Ramming home his point, Dr Schäuble said it was in Germany's interest to hold Europe together, 70 years after Europe helped Germany recover after its own catastrophe.

Dr Schäuble insisted the Greek programme was working, despite difficulties, and highlighted what he had prevented in talks: rather than a haircut, Athens had committed to servicing all its debts equally, he said, while retaining a primary budget surplus.

The CDU’s junior coalition partner, the Social Democrats (SPD), also backed an extension but its speakers were far less conciliatory, particularly towards Greeks who blame their difficulties on the EU/IMF troika.

"It wasn't an evil power from outside that hurt them but their own country," said Mr Carsten Schneider, a SPD deputy Bundestag leader.

The opposition Left Party, meanwhile, accused the Merkel administration of pursuing "kamikaze politics" with austerity measures. However its Bundestag leader Gregor Gysi said his party would back the extension in the hope Athens would use the extension to challenge the Berlin crisis dogma.

“The zeitgeist has changed in Europe,” he said, “and with Syriza we have the first government in Europe that wants to break with the neo-liberal politics in Europe that is supposedly without alternative.”

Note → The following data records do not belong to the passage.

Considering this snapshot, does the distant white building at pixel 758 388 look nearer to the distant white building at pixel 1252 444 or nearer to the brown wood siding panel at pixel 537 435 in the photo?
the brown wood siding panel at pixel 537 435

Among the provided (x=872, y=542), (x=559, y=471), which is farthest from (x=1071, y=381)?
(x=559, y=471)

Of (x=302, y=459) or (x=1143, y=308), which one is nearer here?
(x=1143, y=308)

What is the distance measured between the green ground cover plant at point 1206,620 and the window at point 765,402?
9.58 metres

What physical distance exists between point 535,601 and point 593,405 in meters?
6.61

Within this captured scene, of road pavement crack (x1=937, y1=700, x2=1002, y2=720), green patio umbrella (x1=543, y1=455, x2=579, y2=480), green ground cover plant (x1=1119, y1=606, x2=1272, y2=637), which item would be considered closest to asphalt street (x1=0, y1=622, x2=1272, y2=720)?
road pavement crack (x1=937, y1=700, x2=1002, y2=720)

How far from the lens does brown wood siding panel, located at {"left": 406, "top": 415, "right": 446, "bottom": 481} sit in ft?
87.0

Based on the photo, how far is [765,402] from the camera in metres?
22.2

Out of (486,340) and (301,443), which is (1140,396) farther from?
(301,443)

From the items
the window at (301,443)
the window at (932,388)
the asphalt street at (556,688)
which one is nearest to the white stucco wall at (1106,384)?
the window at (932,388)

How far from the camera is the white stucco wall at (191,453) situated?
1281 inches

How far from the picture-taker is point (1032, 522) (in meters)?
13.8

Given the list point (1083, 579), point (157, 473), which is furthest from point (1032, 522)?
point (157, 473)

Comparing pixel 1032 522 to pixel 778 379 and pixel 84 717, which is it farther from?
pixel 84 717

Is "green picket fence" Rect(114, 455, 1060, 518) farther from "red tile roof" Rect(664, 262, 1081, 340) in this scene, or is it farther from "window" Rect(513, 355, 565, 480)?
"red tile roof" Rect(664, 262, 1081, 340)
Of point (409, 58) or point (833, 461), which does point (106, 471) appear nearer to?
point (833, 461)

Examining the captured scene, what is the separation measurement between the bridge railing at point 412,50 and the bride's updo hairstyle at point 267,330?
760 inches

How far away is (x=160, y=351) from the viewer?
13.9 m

Mr Gysi dismissed the idea that Berlin loans to Athens were aiding Greeks, saying “90 per cent has landed with banks, including the German banks”.

When it finally came, the sizeable Bundestag backing for an extension was cold comfort for CDU leader Angela Merkel. She knows that patience is wearing dangerously thin among her deputies on Greece. The numbers spoke for themselves: while the opposition Left Party almost unanimously backed the programme extension, 29 of Dr Merkel's own deputies refused -- a new record. That number could swell further if, as SPD speakers flagged yesterday, a vote on a third Greek programme is required early in the summer.

As the Athens drama enters its end-game a summer of discontent looms in Berlin.